* QUOTED PASSAGE:
Clock-mediated STIM1 regulation obligatory for bioenergetics in Sjogren's syndrome mouse model

The intricate connection between Ca2+ signaling, metabolism, circadian clock, and cell physiology remains poorly understood. Here, we identified that Ca2+ signaling has a bidirectional relationship in regulating circadian rhythm and its associated cell physiology including fluid secretion. Expression of STIM and Orai genes that modulate Ca2+ signaling, was dependent on the circadian rhythm. Mechanistically our data show that CLOCK gene (specifically BMAL1)-binding with STIM1 promoter was critical for regulating STIM1 expression. Furthermore, circadian-mediated regulation of mitochondrial bioenergetics was also dependent on CLOCK-mediated regulation of STIM1. To further assess Ca2+-dependent circadian rhythms, we used diet perturbation, where a Ca2+-deficient diet specifically impacts the CLOCK gene's rhythm and modulation of fluid secretion, which was further reversed by Ca2+ supplementation. In addition, circadian rhythm-mediated regulation of CLOCK genes, fluid secretion, and STIM1 genes was also disrupted in a Sjogren's syndrome (pSS))-like mouse model. Interestingly, samples from human pSS patients also showed dysregulation of clock and STIM1 genes that could alter cell physiology leading to immune activation and/or development of pSS-like phenotype. These results provide the first comprehensive evidence of a reciprocal relationship between circadian rhythm, Ca2+ signaling, and metabolism, which is critical for cell physiology.

* THE DATA:
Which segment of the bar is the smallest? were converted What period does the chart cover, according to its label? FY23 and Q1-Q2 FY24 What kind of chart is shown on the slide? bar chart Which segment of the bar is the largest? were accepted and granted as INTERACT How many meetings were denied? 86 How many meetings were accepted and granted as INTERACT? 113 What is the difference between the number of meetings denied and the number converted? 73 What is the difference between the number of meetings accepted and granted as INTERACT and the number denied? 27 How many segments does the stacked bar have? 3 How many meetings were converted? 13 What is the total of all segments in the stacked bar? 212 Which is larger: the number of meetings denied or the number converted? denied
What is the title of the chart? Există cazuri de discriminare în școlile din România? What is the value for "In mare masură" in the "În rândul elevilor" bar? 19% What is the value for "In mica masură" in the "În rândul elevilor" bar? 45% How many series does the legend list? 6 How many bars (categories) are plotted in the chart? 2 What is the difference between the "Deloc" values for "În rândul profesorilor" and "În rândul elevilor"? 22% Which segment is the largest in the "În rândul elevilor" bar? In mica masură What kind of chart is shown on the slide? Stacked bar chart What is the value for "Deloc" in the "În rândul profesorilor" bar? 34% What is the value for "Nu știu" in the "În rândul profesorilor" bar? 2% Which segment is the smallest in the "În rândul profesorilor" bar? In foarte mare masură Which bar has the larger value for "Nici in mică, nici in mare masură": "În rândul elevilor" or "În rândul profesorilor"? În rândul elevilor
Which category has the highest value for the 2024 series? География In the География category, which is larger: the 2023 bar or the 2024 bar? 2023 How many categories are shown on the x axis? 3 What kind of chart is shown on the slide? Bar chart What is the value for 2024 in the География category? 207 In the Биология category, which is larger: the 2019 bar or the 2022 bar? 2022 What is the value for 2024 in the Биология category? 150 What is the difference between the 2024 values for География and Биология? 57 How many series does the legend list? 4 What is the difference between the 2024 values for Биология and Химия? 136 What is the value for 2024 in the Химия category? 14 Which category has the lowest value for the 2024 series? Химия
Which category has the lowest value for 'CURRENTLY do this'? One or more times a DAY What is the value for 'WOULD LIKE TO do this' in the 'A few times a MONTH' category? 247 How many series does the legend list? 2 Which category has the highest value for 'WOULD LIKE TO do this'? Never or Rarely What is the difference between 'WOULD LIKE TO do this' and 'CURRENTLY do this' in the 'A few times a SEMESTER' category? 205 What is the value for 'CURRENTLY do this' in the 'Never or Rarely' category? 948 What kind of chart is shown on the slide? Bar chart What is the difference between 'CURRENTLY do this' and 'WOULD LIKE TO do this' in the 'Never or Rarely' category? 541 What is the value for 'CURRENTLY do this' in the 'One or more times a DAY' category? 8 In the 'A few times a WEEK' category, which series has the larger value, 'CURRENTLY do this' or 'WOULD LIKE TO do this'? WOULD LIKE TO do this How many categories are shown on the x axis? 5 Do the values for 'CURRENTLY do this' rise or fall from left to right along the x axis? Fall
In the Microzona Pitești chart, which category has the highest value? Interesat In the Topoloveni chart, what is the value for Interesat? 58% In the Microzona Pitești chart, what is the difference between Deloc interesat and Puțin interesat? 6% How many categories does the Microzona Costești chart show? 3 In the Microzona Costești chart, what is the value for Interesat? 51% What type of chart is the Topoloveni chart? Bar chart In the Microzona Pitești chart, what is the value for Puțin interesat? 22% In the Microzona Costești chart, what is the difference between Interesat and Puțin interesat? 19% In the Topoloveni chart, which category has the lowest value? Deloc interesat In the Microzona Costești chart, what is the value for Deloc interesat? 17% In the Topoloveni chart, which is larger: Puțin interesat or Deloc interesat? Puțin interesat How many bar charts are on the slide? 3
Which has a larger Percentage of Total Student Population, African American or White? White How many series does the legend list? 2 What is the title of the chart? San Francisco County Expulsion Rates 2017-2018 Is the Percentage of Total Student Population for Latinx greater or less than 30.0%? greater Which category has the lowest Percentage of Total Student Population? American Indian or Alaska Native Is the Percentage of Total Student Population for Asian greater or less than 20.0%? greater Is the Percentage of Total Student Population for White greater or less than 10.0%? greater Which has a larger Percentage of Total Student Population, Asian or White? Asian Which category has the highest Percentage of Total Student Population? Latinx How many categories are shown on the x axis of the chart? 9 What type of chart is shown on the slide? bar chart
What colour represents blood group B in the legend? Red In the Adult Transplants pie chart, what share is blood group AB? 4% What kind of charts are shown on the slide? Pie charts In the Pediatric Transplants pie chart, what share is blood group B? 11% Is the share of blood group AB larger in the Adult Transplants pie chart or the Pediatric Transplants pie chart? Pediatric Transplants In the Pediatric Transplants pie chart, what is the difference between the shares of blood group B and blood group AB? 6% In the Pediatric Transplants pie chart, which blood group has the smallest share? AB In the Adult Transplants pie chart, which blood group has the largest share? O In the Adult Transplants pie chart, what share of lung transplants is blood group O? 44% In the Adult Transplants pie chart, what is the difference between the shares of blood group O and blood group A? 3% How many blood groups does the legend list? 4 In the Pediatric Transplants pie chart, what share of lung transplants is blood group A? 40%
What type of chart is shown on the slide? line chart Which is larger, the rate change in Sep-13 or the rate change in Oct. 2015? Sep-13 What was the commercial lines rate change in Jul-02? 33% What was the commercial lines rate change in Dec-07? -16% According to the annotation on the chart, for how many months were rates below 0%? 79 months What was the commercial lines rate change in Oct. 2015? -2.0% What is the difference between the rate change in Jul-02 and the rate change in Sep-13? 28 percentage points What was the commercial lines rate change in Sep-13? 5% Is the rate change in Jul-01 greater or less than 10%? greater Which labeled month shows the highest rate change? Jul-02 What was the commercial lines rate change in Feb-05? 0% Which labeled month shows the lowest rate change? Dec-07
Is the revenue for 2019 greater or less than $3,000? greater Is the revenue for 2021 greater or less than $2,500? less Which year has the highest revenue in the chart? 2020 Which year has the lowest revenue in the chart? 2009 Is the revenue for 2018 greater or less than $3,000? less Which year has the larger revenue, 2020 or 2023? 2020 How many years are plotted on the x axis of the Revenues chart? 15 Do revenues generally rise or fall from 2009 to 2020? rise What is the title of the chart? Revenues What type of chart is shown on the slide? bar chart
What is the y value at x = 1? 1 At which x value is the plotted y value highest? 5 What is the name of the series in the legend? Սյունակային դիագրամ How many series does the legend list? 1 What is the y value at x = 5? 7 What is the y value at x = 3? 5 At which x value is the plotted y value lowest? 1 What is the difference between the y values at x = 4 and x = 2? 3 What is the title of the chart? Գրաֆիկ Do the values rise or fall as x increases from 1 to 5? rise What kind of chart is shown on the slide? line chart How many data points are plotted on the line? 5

* EXERCISE:
In the abstract on STIM1 regulation, translate this sentence into Spanish: "The intricate connection between Ca2+ signaling, metabolism, circadian clock, and cell physiology remains poorly understood."

* YOUR RESPONSE:
La intrincada conexión entre la señalización de Ca2+, el metabolismo, el reloj circadiano y la fisiología celular sigue siendo poco comprendida.